Bitcoin’s rally in July lost momentum towards the end of last week as the crypto fell below $62,000 amid renewed concerns over rising tensions in the Middle East. Investors reacted to reports suggesting that the already fragile understanding between the U.S. and Iran may have broken down, triggering a sharp sell-off across crypto.
Trading data showed Bitcoin dropping from an intraday high above $64,100 to as low as $61,481 by late morning, a 3.5% decline over a 24-hour period.
Before the downturn, Bitcoin had been on a steady climb, gaining nearly 10 percent since the beginning of the month. However, traders were unsettled by ongoing military activity in the region and by the Trump administration’s move to end sanctions exemptions that had enabled Iranian crude exports.
Additional pressure came after President Trump indicated that the memorandum of understanding between Tehran and Washington was effectively no longer in force.
Although Bitcoin later recovered some ground and moved back above the $62,000 mark, its overall value in the market declined significantly. The cryptocurrency’s market capitalization slipped from about $1.28 trillion earlier in July to approximately $1.24 trillion.
The abrupt price movement also sparked a wave of forced liquidations. Data revealed that bullish positions incurred the most significant losses, resulting in over $65 million in wiped-out long trades. By comparison, short positions accounted for around $13 million in losses. Across the broader digital asset sector, liquidations surpassed $372 million, with long bets constituting the majority of the damage.

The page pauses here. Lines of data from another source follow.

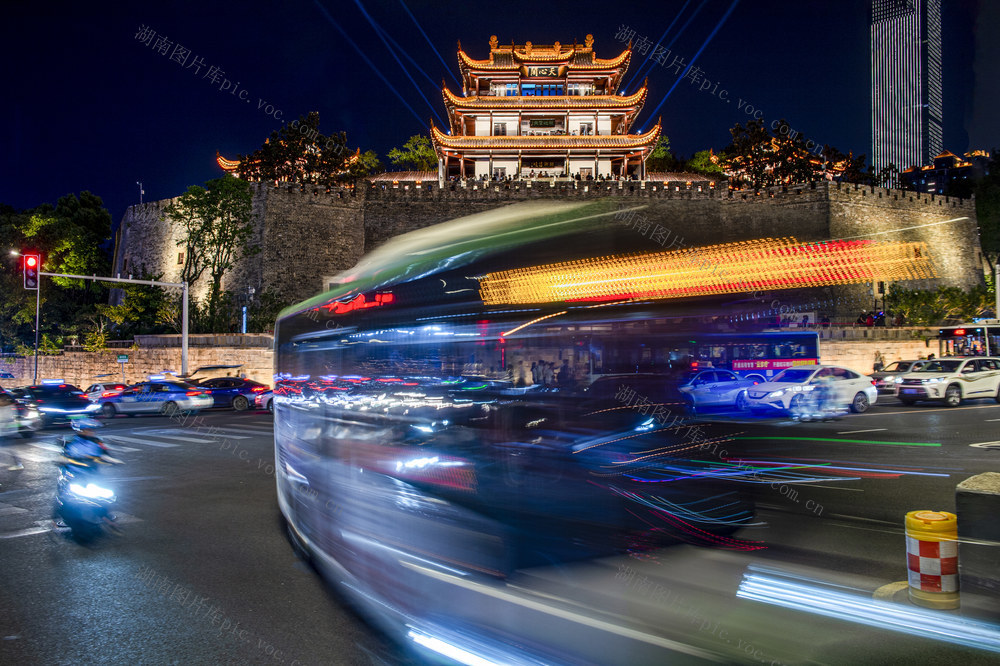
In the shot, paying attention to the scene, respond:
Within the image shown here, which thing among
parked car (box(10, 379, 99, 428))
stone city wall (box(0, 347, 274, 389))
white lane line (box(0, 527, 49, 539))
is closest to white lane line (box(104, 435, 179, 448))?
parked car (box(10, 379, 99, 428))

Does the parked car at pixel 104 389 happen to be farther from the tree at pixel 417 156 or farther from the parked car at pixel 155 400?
the tree at pixel 417 156

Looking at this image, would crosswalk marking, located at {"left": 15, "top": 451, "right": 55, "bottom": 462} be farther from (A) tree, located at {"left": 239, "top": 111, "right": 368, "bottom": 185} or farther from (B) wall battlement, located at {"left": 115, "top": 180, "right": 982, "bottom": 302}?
(A) tree, located at {"left": 239, "top": 111, "right": 368, "bottom": 185}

Major U.S. indexes, including the S&P 500 and the Nasdaq, ended the day with minimal changes. However, global equities still felt the impact of rising uncertainty. Asian markets experienced notable declines, with South Korea’s KOSPI index recording some of the steepest losses in the region.
At the same time, concerns over the conflict fueled gains in energy markets. Brent crude oil prices climbed sharply and moved above $80 a barrel, reaching that level for the first time since mid-June.

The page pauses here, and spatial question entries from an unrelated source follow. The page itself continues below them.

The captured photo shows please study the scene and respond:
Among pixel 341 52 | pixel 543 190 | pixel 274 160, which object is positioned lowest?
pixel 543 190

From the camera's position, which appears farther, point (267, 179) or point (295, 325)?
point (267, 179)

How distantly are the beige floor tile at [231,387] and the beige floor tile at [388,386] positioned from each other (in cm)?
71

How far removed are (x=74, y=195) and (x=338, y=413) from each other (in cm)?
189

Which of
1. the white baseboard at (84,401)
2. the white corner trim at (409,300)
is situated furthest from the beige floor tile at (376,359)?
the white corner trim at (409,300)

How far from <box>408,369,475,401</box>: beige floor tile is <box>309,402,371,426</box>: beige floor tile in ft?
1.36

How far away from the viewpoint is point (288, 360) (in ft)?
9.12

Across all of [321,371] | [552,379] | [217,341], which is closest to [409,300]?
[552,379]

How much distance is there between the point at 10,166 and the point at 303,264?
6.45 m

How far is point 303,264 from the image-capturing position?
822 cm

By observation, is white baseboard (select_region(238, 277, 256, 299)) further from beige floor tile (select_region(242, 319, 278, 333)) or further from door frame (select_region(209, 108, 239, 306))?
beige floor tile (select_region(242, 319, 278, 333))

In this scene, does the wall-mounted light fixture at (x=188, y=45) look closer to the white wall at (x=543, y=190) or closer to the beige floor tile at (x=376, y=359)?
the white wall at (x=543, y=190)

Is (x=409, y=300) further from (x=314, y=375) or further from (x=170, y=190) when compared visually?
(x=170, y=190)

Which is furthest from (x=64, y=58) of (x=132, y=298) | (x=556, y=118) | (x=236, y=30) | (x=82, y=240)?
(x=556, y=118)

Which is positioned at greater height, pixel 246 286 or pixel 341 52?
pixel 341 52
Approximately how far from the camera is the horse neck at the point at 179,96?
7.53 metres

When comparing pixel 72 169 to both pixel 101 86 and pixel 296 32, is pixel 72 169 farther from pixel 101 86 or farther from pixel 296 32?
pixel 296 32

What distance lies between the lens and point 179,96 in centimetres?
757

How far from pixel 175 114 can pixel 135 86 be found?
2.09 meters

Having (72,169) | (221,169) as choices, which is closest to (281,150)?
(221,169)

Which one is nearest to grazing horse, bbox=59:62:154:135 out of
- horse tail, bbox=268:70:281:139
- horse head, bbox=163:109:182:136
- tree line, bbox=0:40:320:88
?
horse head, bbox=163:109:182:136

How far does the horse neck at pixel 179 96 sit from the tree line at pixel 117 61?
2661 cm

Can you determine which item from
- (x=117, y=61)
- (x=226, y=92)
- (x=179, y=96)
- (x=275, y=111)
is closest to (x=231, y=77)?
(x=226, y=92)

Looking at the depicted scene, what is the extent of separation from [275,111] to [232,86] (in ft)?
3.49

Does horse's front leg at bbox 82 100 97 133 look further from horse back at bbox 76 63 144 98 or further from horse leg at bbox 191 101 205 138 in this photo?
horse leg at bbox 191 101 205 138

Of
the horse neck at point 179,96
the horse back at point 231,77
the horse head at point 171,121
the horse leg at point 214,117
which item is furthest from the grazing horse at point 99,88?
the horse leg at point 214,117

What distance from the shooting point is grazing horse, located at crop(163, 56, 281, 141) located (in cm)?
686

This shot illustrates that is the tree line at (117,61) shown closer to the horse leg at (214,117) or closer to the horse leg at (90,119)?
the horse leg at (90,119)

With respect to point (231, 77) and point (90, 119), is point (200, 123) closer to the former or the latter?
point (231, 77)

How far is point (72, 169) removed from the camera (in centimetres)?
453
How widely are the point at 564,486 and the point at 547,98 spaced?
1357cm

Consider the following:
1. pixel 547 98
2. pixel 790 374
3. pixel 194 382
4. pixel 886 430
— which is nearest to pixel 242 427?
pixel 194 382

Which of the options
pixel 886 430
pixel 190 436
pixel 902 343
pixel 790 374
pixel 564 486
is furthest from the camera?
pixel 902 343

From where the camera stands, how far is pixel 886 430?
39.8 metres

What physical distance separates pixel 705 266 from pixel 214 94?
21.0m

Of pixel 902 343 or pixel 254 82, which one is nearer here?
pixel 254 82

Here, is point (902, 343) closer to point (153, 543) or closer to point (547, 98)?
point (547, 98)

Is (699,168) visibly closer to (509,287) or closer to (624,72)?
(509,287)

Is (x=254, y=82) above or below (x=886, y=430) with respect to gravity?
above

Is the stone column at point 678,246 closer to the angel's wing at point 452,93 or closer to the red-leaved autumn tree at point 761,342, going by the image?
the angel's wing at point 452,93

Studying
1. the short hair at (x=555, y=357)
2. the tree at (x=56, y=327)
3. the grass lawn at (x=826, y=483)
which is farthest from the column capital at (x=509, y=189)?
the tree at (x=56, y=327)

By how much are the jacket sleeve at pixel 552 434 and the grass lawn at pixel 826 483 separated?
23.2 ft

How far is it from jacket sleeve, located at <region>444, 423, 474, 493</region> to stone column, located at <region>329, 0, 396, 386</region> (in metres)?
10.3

Previous sanctions relief had enabled Iran to ship millions of barrels of crude from Kharg Island, though much of that supply reportedly remains undelivered. The removal of those exemptions could significantly reduce Iran’s oil income and increase the possibility of retaliatory action targeting key maritime routes, including the Strait of Hormuz and shipping channels near Bandar Abbas.
Any disruption to these routes could place additional strain on global energy supplies and push oil prices even higher. Rising energy costs may increase expectations that the Federal Reserve will tighten monetary policy, a scenario that typically weighs on risk assets such as Bitcoin. Meanwhile, a softening of Washington’s rhetoric could ease pressure on oil prices and potentially support a recovery in crypto markets.
The geopolitical situation can change on a dime, so these tensions in the Middle East are likely to be closely monitored by crypto industry players like Bit Digital Inc. (NASDAQ: BTBT) to gauge what the outlook for digital currencies could be in the near term.